Elle est recrutée en décembre 1942 par le réseau Combat et affectée au service social, chargé d'aider les familles des résistants. C'est dans ce cadre qu'elle rencontre son futur mari : Gilbert de Chambrun, jeune diplomate et chef régional de l'armée secrète. En juillet 1943, grâce à la solidarité d'autres résidents du foyer, l'étudiante réussit à s'enfuir quand la Gestapo vient l'arrêter. Après un passage à Paris, elle devient responsable du service social du réseau Combat à Marseille, puis à Lyon où, en janvier 1944, elle échappe encore aux coups de filets de l'occupant.
Sous le nom de "Lieutenant Noëlle", elle est incorporée comme médecin, au maquis du Mont Mouchet (Haute-Loire), le plus important de France après celui du Vercors. Après son écrasement en juin 1944 par les troupes allemandes, elle rejoint un autre maquis qui se consacre au sabotage des trains avant d'appuyer les troupes alliées dans la libération du sud de la France.
LES BORDS DU RHIN
En août 1944, elle défile à Montpellier dans les rangs des vainqueurs, mais terminera la guerre sur les bords du Rhin (elle refuse d'aller plus loin pour ne pas "occuper" à son tour), comme médecin dans le 81ème régiment d'infanterie, commandé par Gilbert de Chambrun. Elle se marie avec ce dernier – le couple aura quatre enfants – en 1945, l'année où il est élu député de la Lozère à l'Assemblée constituante. Il siègera dix ans au Palais-Bourbon, dans les rangs "Républicains et résistants", puis"Républicains progressistes" (une formation à mi-chemin entre les radicaux et les communistes).
Ce grand résistant sera aussi dans les années 1950 vice-président du Mouvement de la paix et longtemps, jusqu'en 1983, maire de Marvejols. Il est mort en 2010, à l'âge de 100 ans. A la fin des années cinquante, à 38 ans, Jacqueline de Chambrun décide de reprendre ses études de médecine et devient pédiatre.
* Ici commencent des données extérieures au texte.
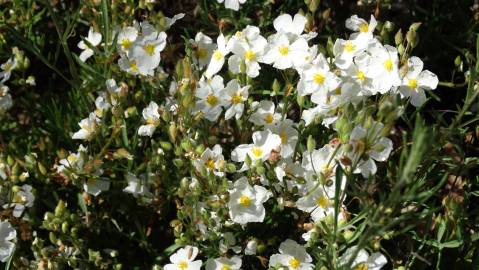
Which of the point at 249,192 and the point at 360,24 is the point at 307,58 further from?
the point at 249,192

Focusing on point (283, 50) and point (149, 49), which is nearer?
point (283, 50)

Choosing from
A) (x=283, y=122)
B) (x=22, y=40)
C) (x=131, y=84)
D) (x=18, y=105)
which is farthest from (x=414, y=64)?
(x=18, y=105)

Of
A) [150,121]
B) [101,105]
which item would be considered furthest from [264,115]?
[101,105]

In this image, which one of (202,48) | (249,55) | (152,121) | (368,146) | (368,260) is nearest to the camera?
(368,146)

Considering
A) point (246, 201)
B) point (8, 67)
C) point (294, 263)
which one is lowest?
point (294, 263)

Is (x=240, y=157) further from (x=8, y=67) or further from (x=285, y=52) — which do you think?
(x=8, y=67)

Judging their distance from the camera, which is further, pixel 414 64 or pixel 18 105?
pixel 18 105
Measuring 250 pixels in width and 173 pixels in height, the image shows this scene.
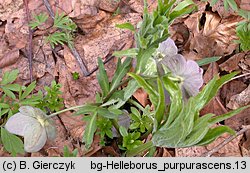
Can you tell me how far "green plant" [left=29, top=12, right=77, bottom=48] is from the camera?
73.8 inches

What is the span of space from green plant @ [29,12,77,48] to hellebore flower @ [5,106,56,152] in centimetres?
53

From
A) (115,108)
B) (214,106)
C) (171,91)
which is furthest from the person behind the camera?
(214,106)

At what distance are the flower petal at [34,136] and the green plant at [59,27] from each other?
0.57 m

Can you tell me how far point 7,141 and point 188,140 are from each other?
77cm

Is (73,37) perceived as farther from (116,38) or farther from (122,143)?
(122,143)

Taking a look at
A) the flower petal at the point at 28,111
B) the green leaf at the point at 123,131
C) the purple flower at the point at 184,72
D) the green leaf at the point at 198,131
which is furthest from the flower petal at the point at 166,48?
the flower petal at the point at 28,111

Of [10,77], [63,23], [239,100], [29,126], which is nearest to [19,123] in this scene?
[29,126]

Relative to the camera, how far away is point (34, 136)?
1.39 metres

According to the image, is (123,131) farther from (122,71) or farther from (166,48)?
(166,48)

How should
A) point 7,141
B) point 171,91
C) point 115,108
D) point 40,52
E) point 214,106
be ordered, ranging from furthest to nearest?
point 40,52
point 214,106
point 7,141
point 115,108
point 171,91

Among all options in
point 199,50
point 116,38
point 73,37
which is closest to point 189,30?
point 199,50

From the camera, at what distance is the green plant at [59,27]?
1.87 m

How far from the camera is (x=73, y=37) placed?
1.97 metres

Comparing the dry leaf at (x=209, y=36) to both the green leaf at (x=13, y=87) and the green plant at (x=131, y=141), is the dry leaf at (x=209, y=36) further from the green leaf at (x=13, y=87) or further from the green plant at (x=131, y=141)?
the green leaf at (x=13, y=87)
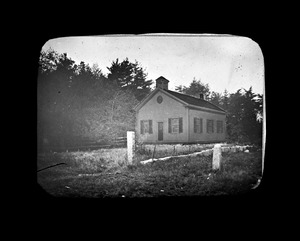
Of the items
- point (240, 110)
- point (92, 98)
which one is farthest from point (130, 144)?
point (240, 110)

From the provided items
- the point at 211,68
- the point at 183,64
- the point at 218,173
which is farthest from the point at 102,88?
the point at 218,173

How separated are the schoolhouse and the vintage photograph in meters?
0.01

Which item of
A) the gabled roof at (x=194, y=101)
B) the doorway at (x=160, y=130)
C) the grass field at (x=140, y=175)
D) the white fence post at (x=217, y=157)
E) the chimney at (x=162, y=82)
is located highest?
the chimney at (x=162, y=82)

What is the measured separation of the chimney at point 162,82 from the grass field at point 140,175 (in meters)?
0.78

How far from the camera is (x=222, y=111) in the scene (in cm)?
452

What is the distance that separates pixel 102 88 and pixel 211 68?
118cm

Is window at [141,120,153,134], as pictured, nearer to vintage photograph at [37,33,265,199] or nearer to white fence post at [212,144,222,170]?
vintage photograph at [37,33,265,199]

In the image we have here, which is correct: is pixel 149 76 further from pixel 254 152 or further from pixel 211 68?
pixel 254 152

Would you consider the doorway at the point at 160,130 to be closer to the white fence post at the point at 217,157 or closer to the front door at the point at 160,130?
the front door at the point at 160,130

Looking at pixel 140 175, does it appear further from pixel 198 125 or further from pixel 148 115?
pixel 198 125

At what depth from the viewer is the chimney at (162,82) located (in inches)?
173

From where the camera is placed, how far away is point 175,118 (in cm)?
446

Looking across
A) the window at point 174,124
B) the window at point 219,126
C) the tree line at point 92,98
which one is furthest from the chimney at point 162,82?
the window at point 219,126

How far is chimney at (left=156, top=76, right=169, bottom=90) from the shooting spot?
439cm
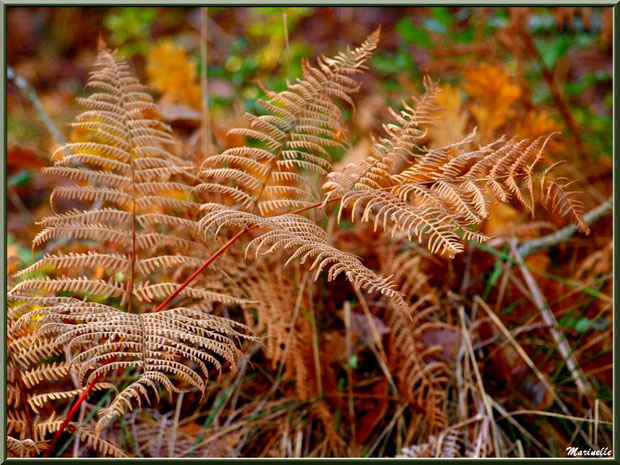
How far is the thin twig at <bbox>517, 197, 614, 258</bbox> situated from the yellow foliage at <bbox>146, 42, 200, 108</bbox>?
4.90ft

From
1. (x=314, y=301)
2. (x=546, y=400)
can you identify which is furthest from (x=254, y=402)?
(x=546, y=400)

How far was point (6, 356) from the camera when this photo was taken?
4.39 feet

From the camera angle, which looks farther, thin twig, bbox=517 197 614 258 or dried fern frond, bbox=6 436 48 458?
thin twig, bbox=517 197 614 258

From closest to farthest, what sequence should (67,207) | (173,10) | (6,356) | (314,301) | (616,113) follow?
(6,356) → (616,113) → (314,301) → (67,207) → (173,10)

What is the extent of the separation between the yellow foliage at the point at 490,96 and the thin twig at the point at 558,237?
1.45 feet

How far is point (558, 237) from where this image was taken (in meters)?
2.24

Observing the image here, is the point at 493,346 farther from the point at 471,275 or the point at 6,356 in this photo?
the point at 6,356

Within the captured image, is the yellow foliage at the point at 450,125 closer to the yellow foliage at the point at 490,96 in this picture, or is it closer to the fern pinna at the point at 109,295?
the yellow foliage at the point at 490,96

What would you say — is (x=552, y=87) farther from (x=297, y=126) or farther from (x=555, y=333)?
(x=297, y=126)

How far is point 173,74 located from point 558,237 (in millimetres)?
1709

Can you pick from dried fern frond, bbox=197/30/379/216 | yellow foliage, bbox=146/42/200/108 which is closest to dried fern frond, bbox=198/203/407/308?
dried fern frond, bbox=197/30/379/216

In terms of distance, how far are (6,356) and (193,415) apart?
2.21ft

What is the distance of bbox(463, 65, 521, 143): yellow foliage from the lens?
234cm

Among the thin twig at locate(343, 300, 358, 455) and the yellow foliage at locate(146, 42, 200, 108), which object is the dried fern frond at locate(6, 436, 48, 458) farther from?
the yellow foliage at locate(146, 42, 200, 108)
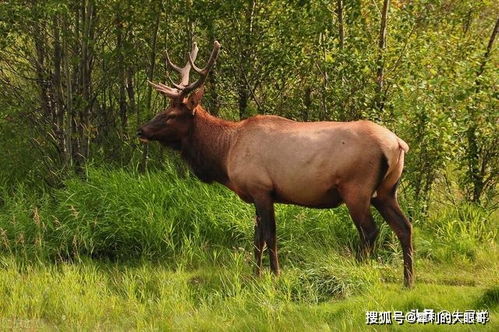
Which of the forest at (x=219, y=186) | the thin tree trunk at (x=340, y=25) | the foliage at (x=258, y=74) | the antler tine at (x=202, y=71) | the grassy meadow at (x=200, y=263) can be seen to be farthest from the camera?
the thin tree trunk at (x=340, y=25)

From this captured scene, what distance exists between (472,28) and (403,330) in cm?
552

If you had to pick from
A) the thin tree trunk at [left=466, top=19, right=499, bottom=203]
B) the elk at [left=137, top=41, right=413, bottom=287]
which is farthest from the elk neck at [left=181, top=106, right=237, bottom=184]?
the thin tree trunk at [left=466, top=19, right=499, bottom=203]

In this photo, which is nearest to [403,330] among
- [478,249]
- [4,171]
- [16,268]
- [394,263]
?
[394,263]

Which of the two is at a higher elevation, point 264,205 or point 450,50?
point 450,50

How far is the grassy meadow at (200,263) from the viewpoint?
5.73 meters

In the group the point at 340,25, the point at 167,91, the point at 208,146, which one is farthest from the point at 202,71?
the point at 340,25

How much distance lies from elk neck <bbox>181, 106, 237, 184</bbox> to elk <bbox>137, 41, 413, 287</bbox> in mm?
10

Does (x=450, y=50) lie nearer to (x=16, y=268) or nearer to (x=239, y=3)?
(x=239, y=3)

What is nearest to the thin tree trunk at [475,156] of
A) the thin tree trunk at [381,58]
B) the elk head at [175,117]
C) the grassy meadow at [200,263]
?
the grassy meadow at [200,263]

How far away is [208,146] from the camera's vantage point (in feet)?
24.6

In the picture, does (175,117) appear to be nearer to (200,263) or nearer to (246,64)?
(200,263)

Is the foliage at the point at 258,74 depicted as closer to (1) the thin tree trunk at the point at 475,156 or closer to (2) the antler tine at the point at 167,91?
(1) the thin tree trunk at the point at 475,156

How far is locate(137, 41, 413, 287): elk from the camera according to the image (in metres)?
6.41

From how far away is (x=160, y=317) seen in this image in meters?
5.84
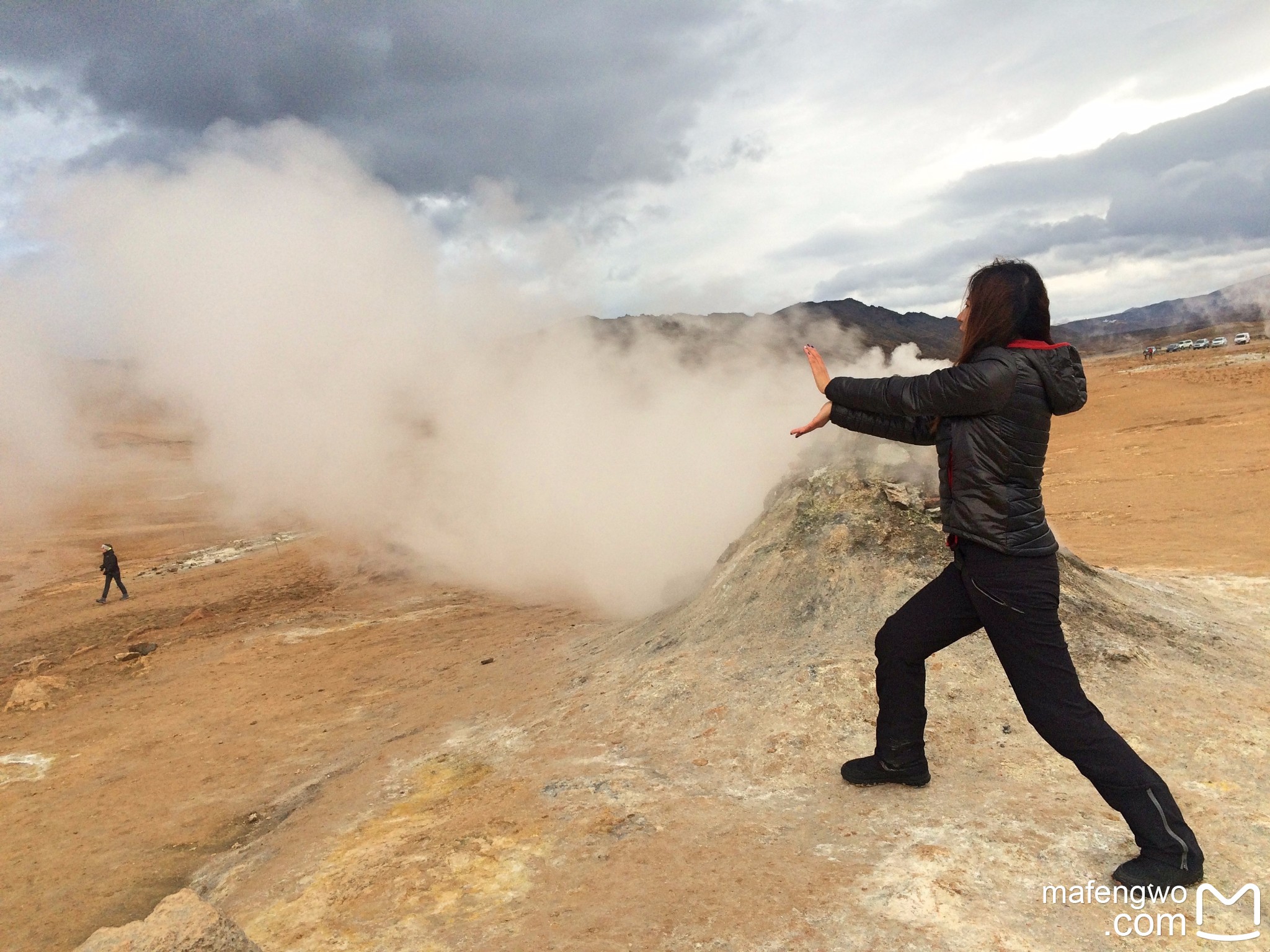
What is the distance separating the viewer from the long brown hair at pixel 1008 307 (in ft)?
7.32

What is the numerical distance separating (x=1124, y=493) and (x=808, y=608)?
1056 centimetres

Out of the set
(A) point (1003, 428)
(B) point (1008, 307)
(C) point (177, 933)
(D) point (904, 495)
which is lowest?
(C) point (177, 933)

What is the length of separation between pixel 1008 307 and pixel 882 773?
1823 mm

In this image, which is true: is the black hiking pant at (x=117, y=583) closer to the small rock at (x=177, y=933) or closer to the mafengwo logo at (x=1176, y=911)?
the small rock at (x=177, y=933)

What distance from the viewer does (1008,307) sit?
223 centimetres

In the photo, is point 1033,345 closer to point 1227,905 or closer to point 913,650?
point 913,650

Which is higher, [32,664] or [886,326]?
[886,326]

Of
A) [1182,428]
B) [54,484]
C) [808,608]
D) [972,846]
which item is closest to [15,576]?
[54,484]

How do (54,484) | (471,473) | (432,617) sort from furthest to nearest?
(54,484)
(471,473)
(432,617)

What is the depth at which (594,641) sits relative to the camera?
6570 mm

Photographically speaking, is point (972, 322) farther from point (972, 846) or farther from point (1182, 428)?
point (1182, 428)

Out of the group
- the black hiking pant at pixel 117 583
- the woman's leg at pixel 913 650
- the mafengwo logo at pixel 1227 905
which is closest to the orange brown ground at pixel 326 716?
the black hiking pant at pixel 117 583

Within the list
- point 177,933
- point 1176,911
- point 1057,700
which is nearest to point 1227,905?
point 1176,911

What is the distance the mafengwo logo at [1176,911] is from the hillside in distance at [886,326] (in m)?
1.71
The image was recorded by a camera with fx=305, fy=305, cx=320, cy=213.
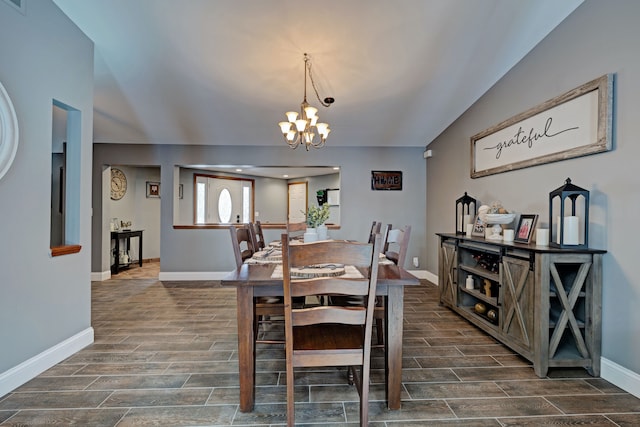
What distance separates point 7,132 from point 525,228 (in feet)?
12.7

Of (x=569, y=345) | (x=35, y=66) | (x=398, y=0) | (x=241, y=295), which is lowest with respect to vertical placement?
(x=569, y=345)

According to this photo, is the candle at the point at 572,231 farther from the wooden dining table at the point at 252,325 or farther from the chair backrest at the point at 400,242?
the wooden dining table at the point at 252,325

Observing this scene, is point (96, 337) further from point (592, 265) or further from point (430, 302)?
point (592, 265)

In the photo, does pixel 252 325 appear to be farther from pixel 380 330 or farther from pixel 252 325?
pixel 380 330

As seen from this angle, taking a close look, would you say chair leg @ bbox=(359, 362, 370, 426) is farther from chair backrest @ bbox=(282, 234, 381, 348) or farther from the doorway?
the doorway

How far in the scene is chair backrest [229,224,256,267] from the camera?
220 centimetres

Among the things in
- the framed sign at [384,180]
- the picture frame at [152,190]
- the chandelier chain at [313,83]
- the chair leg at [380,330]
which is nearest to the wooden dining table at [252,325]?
the chair leg at [380,330]

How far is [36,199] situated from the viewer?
85.4 inches

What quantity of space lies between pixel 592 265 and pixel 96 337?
3981 millimetres

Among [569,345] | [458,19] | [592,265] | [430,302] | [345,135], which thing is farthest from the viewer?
[345,135]

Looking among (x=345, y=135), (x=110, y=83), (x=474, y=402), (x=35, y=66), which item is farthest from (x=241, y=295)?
(x=345, y=135)

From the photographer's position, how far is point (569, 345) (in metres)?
2.25

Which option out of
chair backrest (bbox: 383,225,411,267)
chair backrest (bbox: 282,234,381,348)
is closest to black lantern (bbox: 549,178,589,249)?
chair backrest (bbox: 383,225,411,267)

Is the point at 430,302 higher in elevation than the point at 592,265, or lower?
lower
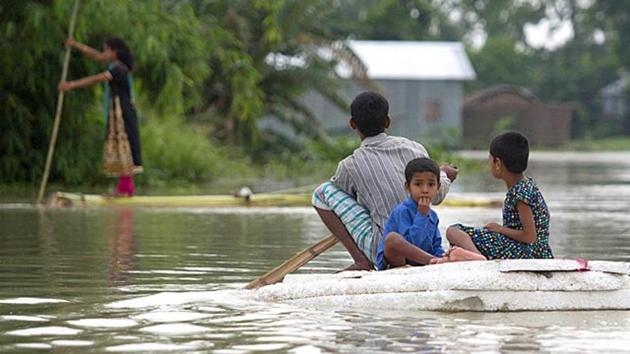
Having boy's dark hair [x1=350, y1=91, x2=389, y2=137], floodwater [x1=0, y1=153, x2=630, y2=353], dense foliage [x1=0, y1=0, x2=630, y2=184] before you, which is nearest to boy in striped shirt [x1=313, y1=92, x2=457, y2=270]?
boy's dark hair [x1=350, y1=91, x2=389, y2=137]

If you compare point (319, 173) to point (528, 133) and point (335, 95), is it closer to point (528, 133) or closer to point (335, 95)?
point (335, 95)

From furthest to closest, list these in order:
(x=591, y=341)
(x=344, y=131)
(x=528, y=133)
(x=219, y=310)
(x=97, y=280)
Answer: (x=528, y=133), (x=344, y=131), (x=97, y=280), (x=219, y=310), (x=591, y=341)

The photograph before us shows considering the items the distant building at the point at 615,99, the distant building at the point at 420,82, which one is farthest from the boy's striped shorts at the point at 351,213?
the distant building at the point at 615,99

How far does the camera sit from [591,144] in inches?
2689

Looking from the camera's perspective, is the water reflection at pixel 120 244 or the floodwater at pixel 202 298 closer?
the floodwater at pixel 202 298

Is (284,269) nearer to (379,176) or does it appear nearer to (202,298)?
(202,298)

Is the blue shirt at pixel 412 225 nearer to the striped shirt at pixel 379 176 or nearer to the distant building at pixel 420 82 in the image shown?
the striped shirt at pixel 379 176

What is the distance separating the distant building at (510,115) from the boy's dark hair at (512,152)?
185 ft

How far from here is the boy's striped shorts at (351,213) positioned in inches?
363

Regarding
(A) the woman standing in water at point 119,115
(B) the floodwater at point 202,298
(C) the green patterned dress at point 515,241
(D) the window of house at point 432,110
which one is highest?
(D) the window of house at point 432,110

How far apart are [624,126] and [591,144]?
9419 millimetres

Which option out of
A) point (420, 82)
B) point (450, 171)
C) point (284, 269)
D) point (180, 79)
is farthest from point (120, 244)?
point (420, 82)

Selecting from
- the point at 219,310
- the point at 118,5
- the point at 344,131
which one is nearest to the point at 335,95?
the point at 118,5

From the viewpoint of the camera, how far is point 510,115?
66.5 metres
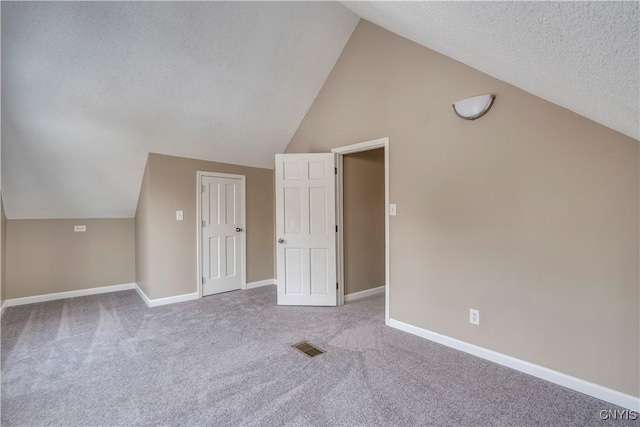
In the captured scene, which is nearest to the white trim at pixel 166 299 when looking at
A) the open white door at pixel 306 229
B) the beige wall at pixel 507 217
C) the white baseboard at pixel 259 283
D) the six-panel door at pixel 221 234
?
the six-panel door at pixel 221 234

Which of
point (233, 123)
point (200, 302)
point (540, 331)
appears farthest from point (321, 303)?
point (233, 123)

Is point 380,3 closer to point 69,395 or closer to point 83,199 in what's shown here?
point 69,395

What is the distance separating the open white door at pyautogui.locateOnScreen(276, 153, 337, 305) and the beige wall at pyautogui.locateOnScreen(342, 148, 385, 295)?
0.30 meters

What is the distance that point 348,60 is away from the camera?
357 cm

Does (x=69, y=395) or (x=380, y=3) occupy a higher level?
(x=380, y=3)

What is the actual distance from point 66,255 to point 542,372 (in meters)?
5.83

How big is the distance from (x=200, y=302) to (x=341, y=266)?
201cm

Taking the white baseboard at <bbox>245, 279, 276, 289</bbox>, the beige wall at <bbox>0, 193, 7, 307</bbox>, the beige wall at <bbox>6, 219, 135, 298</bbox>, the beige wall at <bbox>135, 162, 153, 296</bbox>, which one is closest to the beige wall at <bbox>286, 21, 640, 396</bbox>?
the white baseboard at <bbox>245, 279, 276, 289</bbox>

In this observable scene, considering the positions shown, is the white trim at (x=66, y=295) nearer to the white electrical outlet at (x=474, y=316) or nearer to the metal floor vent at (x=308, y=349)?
the metal floor vent at (x=308, y=349)

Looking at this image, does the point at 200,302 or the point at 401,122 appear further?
the point at 200,302

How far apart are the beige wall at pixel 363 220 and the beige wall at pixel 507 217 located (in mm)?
798

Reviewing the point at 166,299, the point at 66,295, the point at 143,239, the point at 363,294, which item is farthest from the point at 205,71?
the point at 66,295

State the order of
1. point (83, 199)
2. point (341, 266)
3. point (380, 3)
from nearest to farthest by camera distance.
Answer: point (380, 3)
point (341, 266)
point (83, 199)

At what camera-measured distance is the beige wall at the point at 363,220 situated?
3965 mm
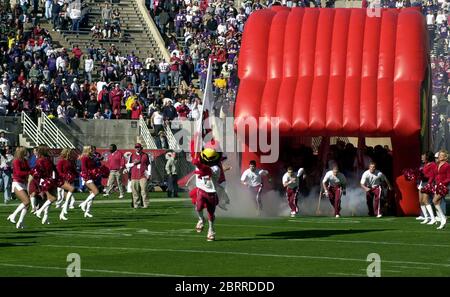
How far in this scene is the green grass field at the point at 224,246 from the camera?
18062 millimetres

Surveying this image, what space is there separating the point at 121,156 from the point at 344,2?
783 inches

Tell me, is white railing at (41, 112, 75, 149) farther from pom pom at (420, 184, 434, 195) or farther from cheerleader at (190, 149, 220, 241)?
cheerleader at (190, 149, 220, 241)

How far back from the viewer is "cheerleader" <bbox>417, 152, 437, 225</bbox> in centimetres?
2575

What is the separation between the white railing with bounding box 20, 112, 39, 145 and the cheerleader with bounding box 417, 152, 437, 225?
1659cm

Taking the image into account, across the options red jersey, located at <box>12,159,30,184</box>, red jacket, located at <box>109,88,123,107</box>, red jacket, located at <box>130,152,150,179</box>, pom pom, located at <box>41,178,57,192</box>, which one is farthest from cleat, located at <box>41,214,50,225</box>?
red jacket, located at <box>109,88,123,107</box>

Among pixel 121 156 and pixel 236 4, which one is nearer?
pixel 121 156

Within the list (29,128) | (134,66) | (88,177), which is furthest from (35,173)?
(134,66)

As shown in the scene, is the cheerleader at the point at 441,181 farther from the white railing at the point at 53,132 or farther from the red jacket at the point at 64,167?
the white railing at the point at 53,132

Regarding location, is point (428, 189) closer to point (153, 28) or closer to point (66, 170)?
point (66, 170)

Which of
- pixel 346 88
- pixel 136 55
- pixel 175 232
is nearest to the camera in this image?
pixel 175 232
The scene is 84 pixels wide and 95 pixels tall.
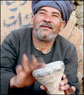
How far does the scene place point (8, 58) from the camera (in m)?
1.79

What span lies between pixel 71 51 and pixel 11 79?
0.62 m

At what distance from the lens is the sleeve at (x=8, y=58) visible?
1659 millimetres

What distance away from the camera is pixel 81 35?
273 centimetres

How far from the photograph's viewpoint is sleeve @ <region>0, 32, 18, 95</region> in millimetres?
1659

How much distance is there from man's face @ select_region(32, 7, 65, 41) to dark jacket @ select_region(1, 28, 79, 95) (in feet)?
0.32

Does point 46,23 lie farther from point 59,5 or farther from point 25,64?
point 25,64

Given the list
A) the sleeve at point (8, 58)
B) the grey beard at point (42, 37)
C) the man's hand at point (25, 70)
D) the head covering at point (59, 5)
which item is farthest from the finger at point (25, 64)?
the head covering at point (59, 5)

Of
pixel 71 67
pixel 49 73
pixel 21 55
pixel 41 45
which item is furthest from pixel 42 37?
pixel 49 73

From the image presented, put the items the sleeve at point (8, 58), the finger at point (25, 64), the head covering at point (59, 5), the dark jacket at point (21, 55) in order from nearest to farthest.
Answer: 1. the finger at point (25, 64)
2. the sleeve at point (8, 58)
3. the dark jacket at point (21, 55)
4. the head covering at point (59, 5)

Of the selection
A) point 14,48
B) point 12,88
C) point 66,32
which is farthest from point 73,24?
point 12,88

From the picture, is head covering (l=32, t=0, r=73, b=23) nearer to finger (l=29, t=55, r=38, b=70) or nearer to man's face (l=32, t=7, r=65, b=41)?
man's face (l=32, t=7, r=65, b=41)

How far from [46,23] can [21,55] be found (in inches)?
12.5

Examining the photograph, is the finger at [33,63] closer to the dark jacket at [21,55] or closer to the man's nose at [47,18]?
the dark jacket at [21,55]

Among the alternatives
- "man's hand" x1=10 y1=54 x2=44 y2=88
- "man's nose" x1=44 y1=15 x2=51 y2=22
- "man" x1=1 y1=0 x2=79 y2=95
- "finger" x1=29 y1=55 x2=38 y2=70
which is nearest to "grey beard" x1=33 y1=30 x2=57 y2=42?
"man" x1=1 y1=0 x2=79 y2=95
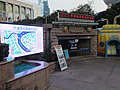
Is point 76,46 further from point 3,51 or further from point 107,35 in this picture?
point 3,51

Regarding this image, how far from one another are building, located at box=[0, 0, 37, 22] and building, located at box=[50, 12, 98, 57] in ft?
98.2

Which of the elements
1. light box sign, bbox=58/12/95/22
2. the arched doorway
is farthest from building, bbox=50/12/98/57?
the arched doorway

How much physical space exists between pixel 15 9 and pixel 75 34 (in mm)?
40348

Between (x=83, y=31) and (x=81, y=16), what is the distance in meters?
1.17

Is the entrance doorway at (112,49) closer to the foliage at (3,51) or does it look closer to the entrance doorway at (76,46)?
the entrance doorway at (76,46)

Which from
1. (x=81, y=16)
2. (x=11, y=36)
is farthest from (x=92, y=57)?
(x=11, y=36)

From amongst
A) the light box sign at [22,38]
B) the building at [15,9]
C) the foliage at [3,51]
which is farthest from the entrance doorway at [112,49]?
the building at [15,9]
Toujours engagée à gauche mais jamais encartée ni inféodée, elle développe une conception militante de son métier.
"PORTEUSE DE LUMIÈRE"
Sous son impulsion est créé en 1968 le premier centre de protection maternelle et infantile (PMI) de Seine-Saint-Denis, dont elle sera le médecin responsable pendant dix-neuf ans. Liant prévention, éducation, soutien aux familles, elle en fait un modèle dans la profession. Très mobilisée sur le terrain des bidonvilles où se concentrent à l'époque les populations immigrées, elle milite aussi à partir des années 1970 en faveur de la contraception et de l'avortement et ouvre des consultations avec le Planning familial.
Le 28 février 1987, elle prend sa retraite de médecin. Le 1er mars, elle est déjà bénévole au Secours populaire français, dont elle deviendra administratrice. Cette organisation, à l'annonce de sa mort, a salué son parcours "porté par le courage, l'audace, les valeurs humaines les plus nobles et essentielles". Pour l'association des psychologues de la petite enfance et pour le syndicat des médecins de PMI, " les associations, les services pour l'enfance, les luttes des femmes perdent une porteuse de lumière".